Women’s Pension Age

As a WASPI woman born in 1956 I understand the situation and have sympathy for the position those affected find themselves in. The Government’s position is that it is not now possible to reverse the changes that were made. The cost to the tax payer of reducing the current state pension age is according to the Government is billions of pounds.

The Government have said that the decisions to increase the state pension age are based on an assessment of life expectancy, the challenges faced by those who rely most on the State Pension and the long-term financial sustainability of the system amongst other factors.

I am currently working with my The Independent Group for Change colleagues on the process of forming evidence based policy and this is an issue we will be looking closely at in the coming weeks.

Like many other MPs, I choose not to sign EDMs as unfortunately they have fallen into disrepute in recent years. This is due to the fact they cost around £400,000 a year to administer and have little legislative effect. Therefore I will not be able to sign EDM 2296.

Legal Rights of Assistance Dog Owners

I share your belief that everyone deserves the right to access services freely and with dignity. That is why I am proud that there are already strict laws against the discrimination of those who rely on guide dogs, giving people with disabilities the freedom and confidence to work and visit friends independently.

The Equality Act 2010 makes clear the duties of all people to permit guide dogs without any hindrance. As I am sure you are aware, taxi and PHV drivers convicted of illegally refusing the carriage of assistance dogs already face fines of up to £1,000 in addition to costs, and may also have their licence suspended or revoked by the respective local licensing authority. This is absolutely right, as the independence that a guide dog gives people with disabilities is an important part of their lives.

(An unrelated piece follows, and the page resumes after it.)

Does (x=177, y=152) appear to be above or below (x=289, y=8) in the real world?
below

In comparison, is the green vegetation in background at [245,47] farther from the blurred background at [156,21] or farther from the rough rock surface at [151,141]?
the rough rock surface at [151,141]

With regard to ensuring that all taxi and minicab drivers carry out disability equality training, I understand that as of March 2018, only 38% of licensing authorities required drivers to complete disability awareness and equality training. I would urge the remainder to use their existing licensing powers to ensure that all taxi and PHV drivers have the knowledge and skills necessary to provide every passenger with the assistance they require. I am pleased that Broxtowe Borough Council are currently looking to introduce disability awareness and equality training as part of a countywide project and have already been in discussion with Guide Dogs for the Blind.

Furthermore, I understand that Ministers are considering the recommendations made in the report of the Chair of the Task and Finish Group on Taxi and Private Hire Vehicle Licensing, including those intended to improve accessibility. A Government response will be issued shortly.

I also welcome the work that the Access All Areas Campaign is undertaking to raise awareness of the rights of guide dog owners and of the confidence-damaging discrimination that many of them so often face.

Opposite-Sex Civil Partnerships

I welcome the announcement that the law will be changed to allow opposite-sex couples in England and Wales to enter into a civil partnership. This will address the imbalance that allows same-sex couple to choose between a marriage and a civil partnership, but not mixed-sex couples. There are a range of reasons for people not wanting to get married and I am pleased that civil partnerships will provide an alternative option that brings legal certainty and stability to their families. This will ensure that more children have the best start in life. 

Same-sex couples in England and Wales can either get married or enter a civil partnership, whereas opposite-sex couples can currently only get married. Same-sex civil partnerships became law in 2005, and I am incredibly proud that legislation creating equal same-sex marriage was introduced in 2014. In June 2018, the Supreme Court ruled that the 2004 Act was incompatible with the European Convention on Human Rights. There are over 3.3 million cohabiting couple families in the UK, living together with shared financial responsibilities and 1.2 million of these have children. Currently, if an unmarried parent dies there is no legal entitlement for assets to be shared with a cohabiting partner and nor does the exemption to inheritance tax apply. Providing the option for opposite-sex civil partnerships will protect families in such a difficult time and ensure children have the stability they need to thrive. 

I understand that there a number of legal issues to consider, especially across pension and family law, but I am encouraged that a consultation will run on the technical details.